Enfin, nous avons aussi proposé de créer un poste d’agent d’examen autochtone indépendant, dans le but encore une fois de reconnaître la relation particulière des peuples autochtones avec le gouvernement, qui aurait le pouvoir d’examiner les décisions de refus d’accès, d’entendre les plaintes des gouvernements autochtones, de faire des recommandations et de présenter une demande de révision au tribunal.
J’aimerais simplement conclure mon exposé en faisant valoir un dernier point. Nous entendons beaucoup parler de réconciliation. Prenons un peu de recul et réfléchissons à ce que c’est. La réconciliation a trait au rapprochement, à la doctrine de la découverte qui a été discréditée et à l’affirmation indésirable par la Couronne de sa souveraineté sur les terres autochtones au détriment des faits historiques et juridiques à l’appui des droits des peuples autochtones de profiter de leur territoire, de prendre des décisions concernant leur territoire et d’appliquer des lois sur leur territoire. En gros, la réconciliation consiste à transformer un mal en un bien. C’est ce que nous essayons tous d’accomplir ici aujourd’hui. Voilà pourquoi c’est aussi important, parce que c’est un exemple précis de ce qu’il faut faire. Nous devons bien faire les choses. Il faut retourner faire des consultations adéquates et véritables à ce sujet ou nous devons adopter ces amendements précis et concrets.
Merci de votre temps. J’ai hâte de répondre à vos questions.
Le président : Merci, monsieur McIvor. J’ai regardé votre mémoire. Je vous remercie des amendements que vous avez formulés. Cela facilite grandement nos consultations. Je propose que nous les ayons en main ce matin lors de nos délibérations.
Monsieur Di Gangi, je vous remercie de votre mémoire détaillé. Nous avons hâte d’entendre vos commentaires en la matière.
Peter Di Gangi, directeur, Politique et recherche, Secrétariat de la nation algonquine : Merci, monsieur le président. Bonjour, honorables sénateurs. Merci de nous avoir invités aujourd’hui. Je tiens rapidement à souligner que nous sommes ici sur la Colline du Parlement en territoire algonquin non cédé.
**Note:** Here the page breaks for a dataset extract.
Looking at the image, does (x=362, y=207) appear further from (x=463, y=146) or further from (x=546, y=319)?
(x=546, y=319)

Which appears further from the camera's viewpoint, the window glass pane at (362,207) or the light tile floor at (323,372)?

Le mémoire que nous avons préparé a été réalisé par les Directeurs nationaux de la recherche sur les revendications autochtones, soit l’organisme que les Premières Nations chargent de recueillir des renseignements sur les revendications contre le gouvernement du Canada, y compris les revendications précises et les autres différends et litiges ayant trait aux traités et aux titres et aux droits ancestraux.
Comme Bruce l’a souligné, les gouvernements des Premières Nations ont le droit d’avoir accès aux documents fédéraux. Dans ce contexte, le gouvernement fédéral est en conflit d’intérêts, parce qu’il est la partie défenderesse dans ces revendications. Il contrôle l’accès aux éléments de preuve, mais il a aussi une obligation fiduciaire à l’égard des Premières Nations. Toute tentative de modifier la Loi sur l’accès à l’information aura des conséquences sur les Premières Nations et leur capacité de rassembler les éléments dont elles ont besoin pour étoffer leurs revendications, les présenter et obtenir un règlement.
Nous vous avons fait parvenir un mémoire détaillé et des annexes, ce qui comprend aussi les recommandations concernant les amendements qu’a formulés Bruce McIvor; nous vous invitons à en prendre connaissance. Ce matin, j’aimerais rapidement résumer certains points.
Premièrement, pourquoi les documents fédéraux sont-ils importants pour les Premières Nations? Le gouvernement fédéral détient énormément de données sur les relations Couronne-Autochtones : des documents sur les conseils signataires d’un traité, les listes de paiements annuels, les listes de membres, les documents concernant l’administration des terres de réserve et des fonds en fiducie, les pensionnats indiens, et cetera. Cela inclut également un registre des négociations et des litiges en cours entre la Couronne et des Premières Nations.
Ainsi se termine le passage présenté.